*Challenges*:
1) In the data collection passage, why was an NCTech Istar camera used instead of the scanner's built-in camera?
2) Pick up the data collection passage on survey methods from its final sentence and keep writing.

3.2. Data Collection

The geometrical design seeks effective methods to visualize and, if necessary, modify the geometrical representations of solid shapes [37]. Thus, construction representations are suitable to build and transform models using high-level engineering parameters, such as distances, angles, radii and coordinate systems. For this reason, architecture makes use of spatial measurement systems. In this work, three survey methods were used: (1) traditional range survey techniques, e.g., laser meter and tape meter; (2) TLS and total station and (3) photogrammetry using a reflex camera. Short-range digital photogrammetry measures directly from photos captured at close range. The model is based on the central perspective projection and the coordinate system is arbitrarily placed in the object space, and instead the origin is located in the center of the perspective camera. The methods have been defined numerous times [38,39,40] and defined in detail the parameters camera calibration, resection, intersection and coplanarity [41]. TLS is the most widely used data acquisition technique today. It differs from the Laser Imaging Detection and Ranging (LIDAR) since it operates on an airborne platform. Its methodology is based on calculating the distance between the laser and the object. This procedure is developed using the time-of-flight method or through the transmitted and received wave of the signal [42]. The method performs a sweep of the entire surface capturing thousands of points in a coordinate system (x, y, z), obtaining the range cloud. The classic measurements were used to compare the wall thicknesses with TLS data, which were captured using a Leica ScanStation C10 [43]. Although this laser scanner had a 4-Megapixel embedded camera to map colors onto the point cloud data, a NCTech Istar [44] camera was used because of its higher resolution and HDR imaging.

*Extracted data*:
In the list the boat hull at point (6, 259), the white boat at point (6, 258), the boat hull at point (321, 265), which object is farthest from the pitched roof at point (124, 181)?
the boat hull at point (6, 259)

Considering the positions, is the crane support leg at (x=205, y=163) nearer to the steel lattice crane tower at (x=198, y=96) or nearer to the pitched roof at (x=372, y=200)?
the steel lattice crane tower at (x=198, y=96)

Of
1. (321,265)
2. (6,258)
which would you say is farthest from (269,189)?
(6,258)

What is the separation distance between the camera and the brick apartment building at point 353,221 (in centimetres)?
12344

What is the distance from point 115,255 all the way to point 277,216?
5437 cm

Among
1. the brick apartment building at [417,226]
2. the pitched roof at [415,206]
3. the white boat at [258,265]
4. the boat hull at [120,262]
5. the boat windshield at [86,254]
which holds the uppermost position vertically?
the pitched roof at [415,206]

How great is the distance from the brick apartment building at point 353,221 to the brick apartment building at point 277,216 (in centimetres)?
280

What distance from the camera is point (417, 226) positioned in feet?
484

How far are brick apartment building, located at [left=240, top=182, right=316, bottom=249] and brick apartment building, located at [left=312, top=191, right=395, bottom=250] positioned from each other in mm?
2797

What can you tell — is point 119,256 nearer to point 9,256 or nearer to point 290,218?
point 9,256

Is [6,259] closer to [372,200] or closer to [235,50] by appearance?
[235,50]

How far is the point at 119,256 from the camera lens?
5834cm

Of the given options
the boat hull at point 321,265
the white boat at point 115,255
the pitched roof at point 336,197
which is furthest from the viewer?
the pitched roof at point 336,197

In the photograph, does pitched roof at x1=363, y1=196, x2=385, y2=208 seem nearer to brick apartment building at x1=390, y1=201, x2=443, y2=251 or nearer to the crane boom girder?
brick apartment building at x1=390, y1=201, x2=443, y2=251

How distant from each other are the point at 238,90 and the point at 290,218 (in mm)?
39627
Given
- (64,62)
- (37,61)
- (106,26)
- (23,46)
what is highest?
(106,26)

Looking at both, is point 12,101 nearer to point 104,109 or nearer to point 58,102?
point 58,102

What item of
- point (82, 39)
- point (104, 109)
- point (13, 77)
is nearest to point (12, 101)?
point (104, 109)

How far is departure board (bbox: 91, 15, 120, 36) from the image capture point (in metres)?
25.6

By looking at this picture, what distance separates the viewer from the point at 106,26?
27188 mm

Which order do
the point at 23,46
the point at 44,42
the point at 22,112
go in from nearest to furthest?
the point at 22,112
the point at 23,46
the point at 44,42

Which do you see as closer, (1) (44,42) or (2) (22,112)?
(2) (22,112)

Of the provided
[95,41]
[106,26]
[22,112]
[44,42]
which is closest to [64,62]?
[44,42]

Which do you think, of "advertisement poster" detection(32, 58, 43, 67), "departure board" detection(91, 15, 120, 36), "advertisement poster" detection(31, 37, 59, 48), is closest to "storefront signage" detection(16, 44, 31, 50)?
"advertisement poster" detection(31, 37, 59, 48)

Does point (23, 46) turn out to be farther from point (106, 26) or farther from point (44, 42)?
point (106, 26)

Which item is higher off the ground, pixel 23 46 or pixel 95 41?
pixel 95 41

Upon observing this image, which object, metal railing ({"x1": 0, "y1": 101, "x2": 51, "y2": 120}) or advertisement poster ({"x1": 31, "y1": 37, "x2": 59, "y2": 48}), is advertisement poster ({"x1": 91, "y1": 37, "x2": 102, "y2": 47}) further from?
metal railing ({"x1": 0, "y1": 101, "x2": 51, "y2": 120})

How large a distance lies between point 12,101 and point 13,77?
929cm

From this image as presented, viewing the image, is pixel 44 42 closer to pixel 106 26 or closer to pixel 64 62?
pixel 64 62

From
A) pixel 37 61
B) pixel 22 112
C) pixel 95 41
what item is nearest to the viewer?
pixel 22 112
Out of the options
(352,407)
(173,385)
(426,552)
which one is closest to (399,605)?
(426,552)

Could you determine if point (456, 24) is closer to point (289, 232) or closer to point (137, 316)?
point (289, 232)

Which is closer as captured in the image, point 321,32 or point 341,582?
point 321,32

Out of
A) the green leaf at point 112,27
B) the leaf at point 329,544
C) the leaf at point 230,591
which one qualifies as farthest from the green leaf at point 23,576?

*Exercise responses*:
1) It offered higher resolution and HDR imaging.

2)
On the other hand, a Leica Flexline TS02 total station with 2 mm accuracy [45] was used to record the coordinates of the GCPs on the façade. Furthermore, a Leica Disto S910 laser distance meter was used as an auxiliary piece of equipment. Its ±1.00 mm accuracy and 0.5 m in 300 m make it usable in research works [46,47]. Ten control points spread out on the façade were recorded (see Figure 2). These points should be identifiable in the subsequent photographs for SfM. GCPs above 2 m high were recorded on the upper frieze by means of natural targets.

Several devices were used in the photogrammetric survey: two Canon Digital Single Lens Reflex (DSLR) cameras producing RAW files, and a Canon E600D, an E650D and a Nikon D80 reflex camera (NEF files). The sensor of the cameras has 12 Megapixels (4000 by 3000 pixels). The main specifications of the cameras are described in

Table 1. Specification of the cameras used in the study.

	Reflex Digital Camera Nikon D80	Reflex Digital Camera Canon E600D	Reflex Digital Camera Canon E650D
N° of images	496	65	65
Resolution	12 MP	18 MP	18 MP
Altitude in (m)	9 m (relative to start altitude)	9 m (relative to start altitude)	9 m (relative to start altitude)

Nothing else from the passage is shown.